Explore the material
(1) Decide whether each statement below agrees with the piano-learning thread. Answer yes or no for each and quote the words of the thread that settle it.
(a) Michael122 says that learning grows easier after the beginning.
(b) Michael122 recommends starting with the first book in the Alfred's all in one piano course.
(c) Brazing advises paying for private lessons.
(2) According to Michael122 in the piano-learning thread, how much daily practice will it take, at minimum, to become competent?
(3) Continue the piano-learning thread from its final sentence.

Text provided
That was quite long, but I hope it will give you some options. Take care and PLAY! NO MATTER WHAT!


----------



## Michael122

First, want this.
It is very important that you REALLY want this.
Second, you have to want it for you.
Not because Mom's pressuring you, not for your Aunt Martha, not for someone you loved that played and may have gone out of your life, and not for someone you want to impress.
You have to want it for you.
If you don't REALLY want it, you'll end up abandoning it.
And know this, it's easy in the beginning, then it gets hard.
And, it will come to take 3 hours a day, at minimum, to become competent and may take months to learn a single piece and another month to polish it. 
If this hasn't scared you off and assuming you have a piano or a keyboard or access to either, recommend you get the first book in the Alfred’s all in one piano course and start practicing. 
If you don't know where you're going, any road will get you there.
All you gotta' do is, get on one.


----------



## Brazing

Start with youtube or find some free lessons online. You can start from there.

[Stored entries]
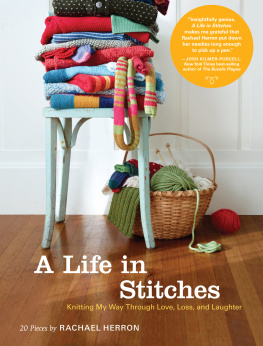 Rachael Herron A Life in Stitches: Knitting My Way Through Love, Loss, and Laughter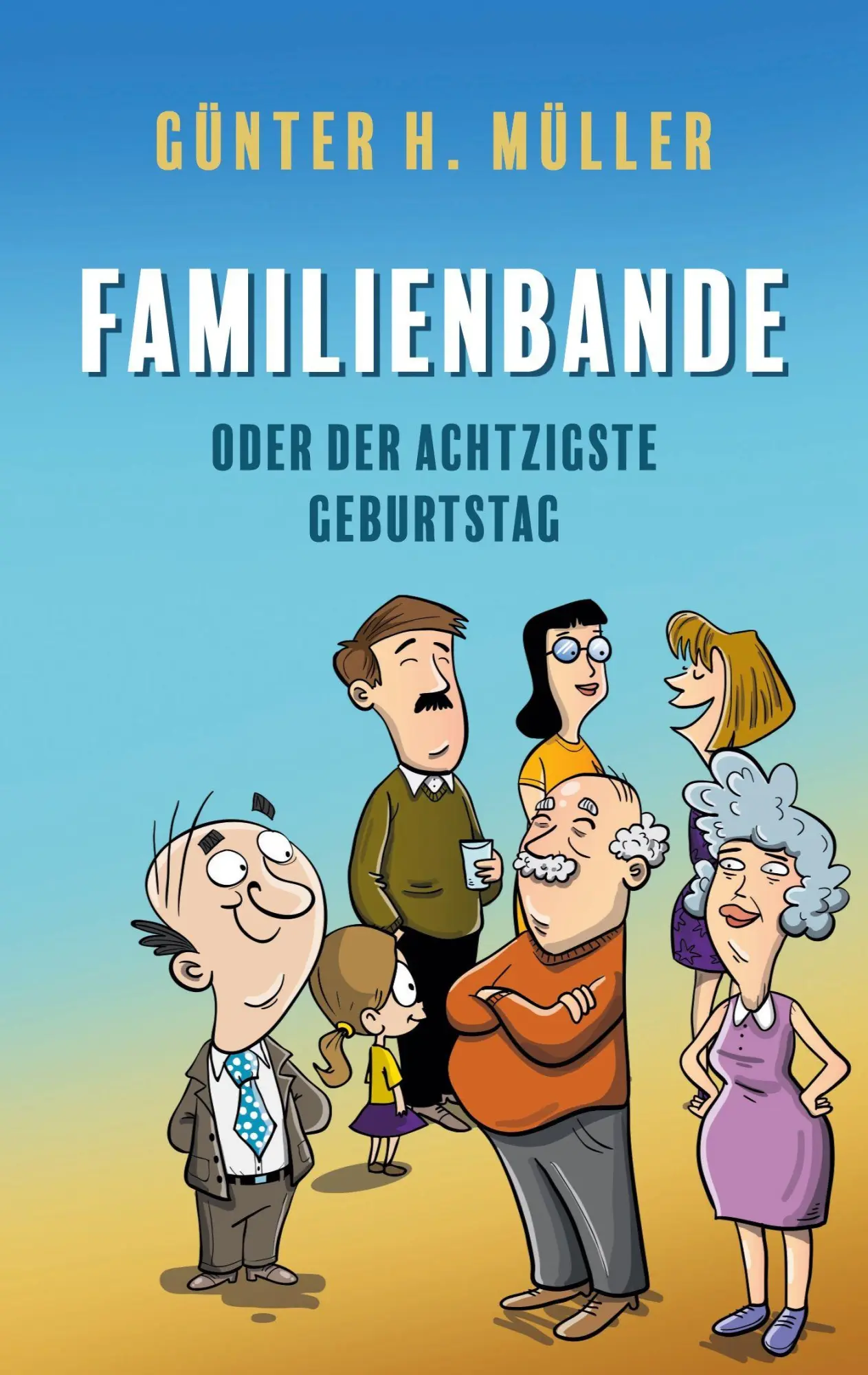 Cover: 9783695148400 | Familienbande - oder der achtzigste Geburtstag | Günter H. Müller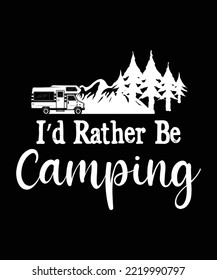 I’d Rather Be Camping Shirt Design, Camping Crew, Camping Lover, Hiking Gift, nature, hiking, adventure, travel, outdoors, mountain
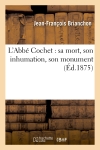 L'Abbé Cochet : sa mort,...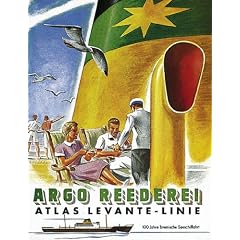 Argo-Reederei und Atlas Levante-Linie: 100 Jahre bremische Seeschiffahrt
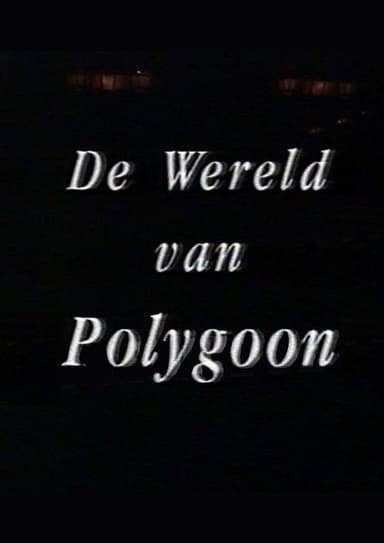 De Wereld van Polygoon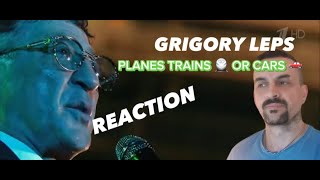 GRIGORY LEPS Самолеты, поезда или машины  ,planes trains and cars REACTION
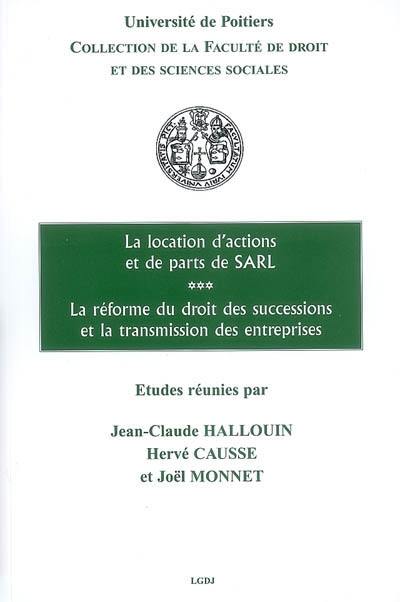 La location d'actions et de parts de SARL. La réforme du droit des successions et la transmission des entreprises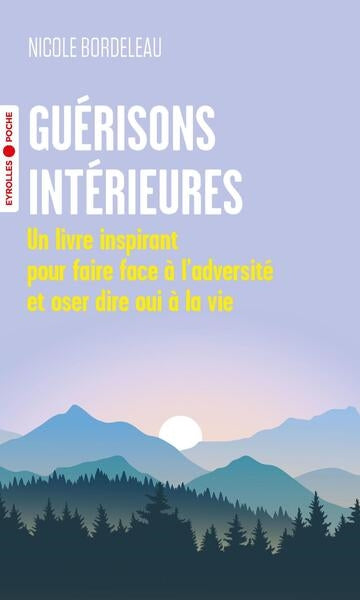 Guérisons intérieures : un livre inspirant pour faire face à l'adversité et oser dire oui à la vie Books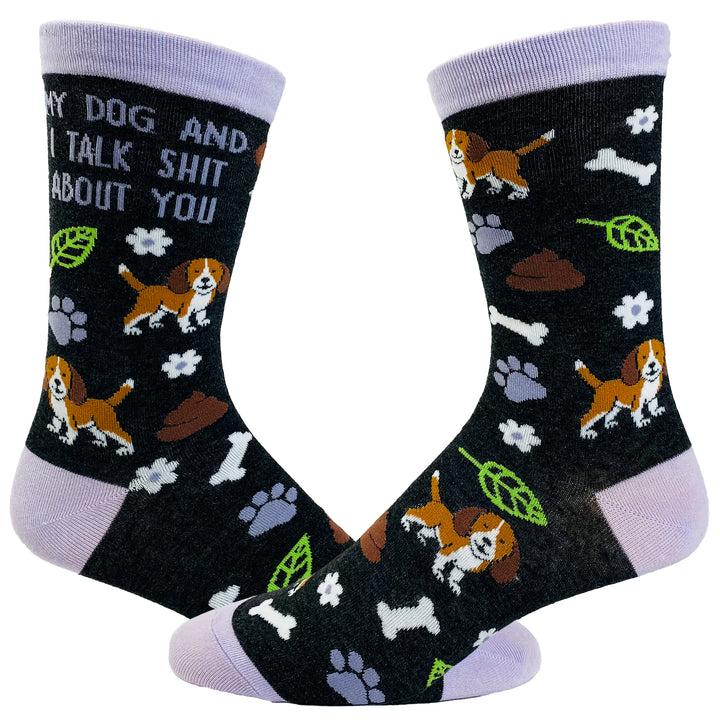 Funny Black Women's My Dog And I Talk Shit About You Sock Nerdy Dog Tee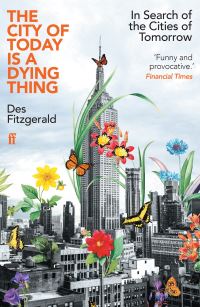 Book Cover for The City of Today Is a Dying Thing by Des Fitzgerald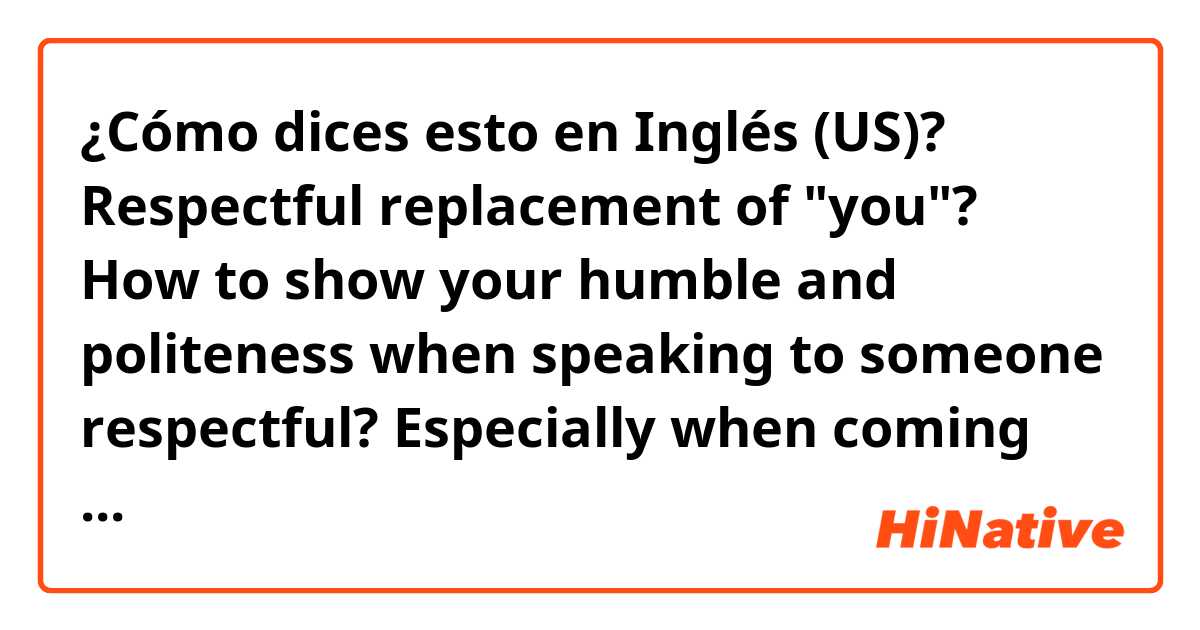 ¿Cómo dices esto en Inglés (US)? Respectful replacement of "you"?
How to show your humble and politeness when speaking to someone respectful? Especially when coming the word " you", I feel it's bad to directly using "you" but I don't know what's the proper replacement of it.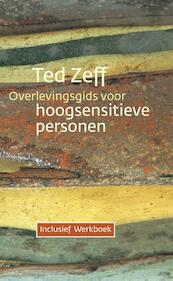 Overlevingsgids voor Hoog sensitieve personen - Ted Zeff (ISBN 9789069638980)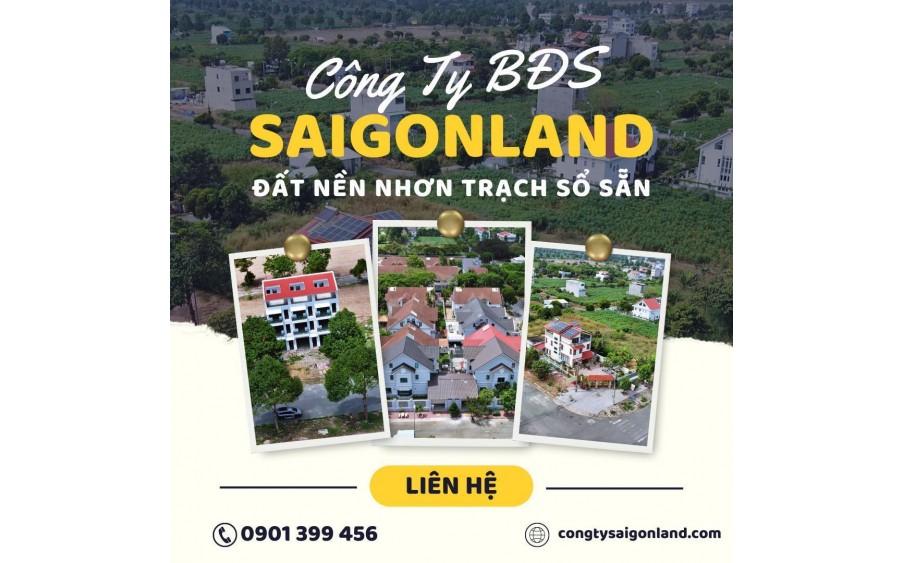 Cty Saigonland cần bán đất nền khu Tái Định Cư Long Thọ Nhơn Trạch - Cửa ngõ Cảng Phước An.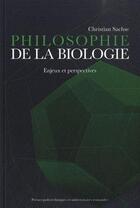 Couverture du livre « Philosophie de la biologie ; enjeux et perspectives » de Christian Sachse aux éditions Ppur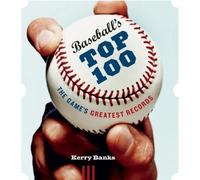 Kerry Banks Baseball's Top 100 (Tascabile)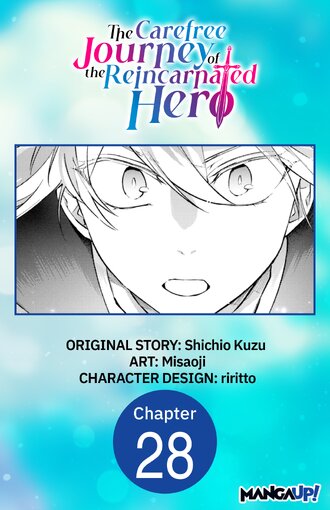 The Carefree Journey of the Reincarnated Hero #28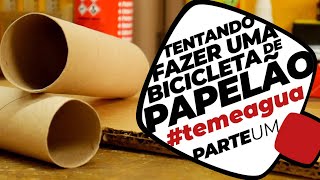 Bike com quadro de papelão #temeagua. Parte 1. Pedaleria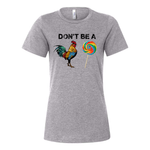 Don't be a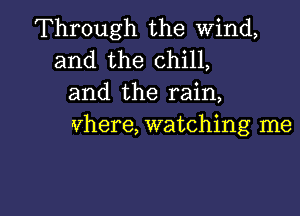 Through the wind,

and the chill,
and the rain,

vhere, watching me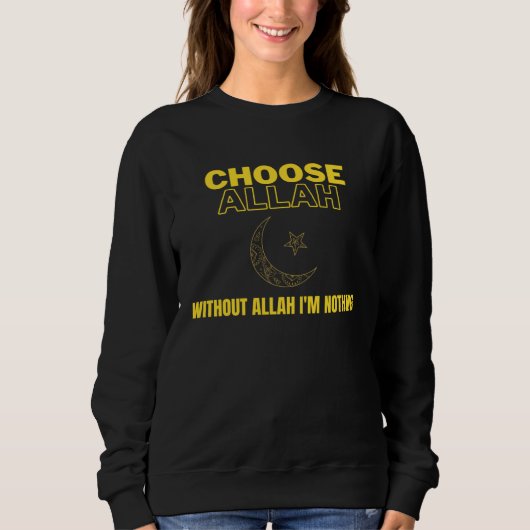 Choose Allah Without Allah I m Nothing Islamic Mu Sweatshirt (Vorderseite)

Responses to the tasks
(1)
(a) No: "it's easy in the beginning, then it gets hard."
(b) Yes: "recommend you get the first book in the Alfred’s all in one piano course and start practicing."
(c) No: "Start with youtube or find some free lessons online."

(2) At least 3 hours a day.

(3)
----------



## JackRance

I don't think like this. If you want to learn piano, you must take lessons by a real teacher and not online. This is the only way


----------



## progmatist

JackRance said:


> I don't think like this. If you want to learn piano, you must take lessons by a real teacher and not online. This is the only way


That depends on whether one is able to identify one's own bad technique, and take steps to correct it. Not being able to will indeed lead to bad habits.


----------



## Rogerx

JackRance said:


> I don't think like this. If you want to learn piano, you must take lessons by a real teacher and not online. This is the only way


Precisely. One has to learn and practice till your fingers begging for rest.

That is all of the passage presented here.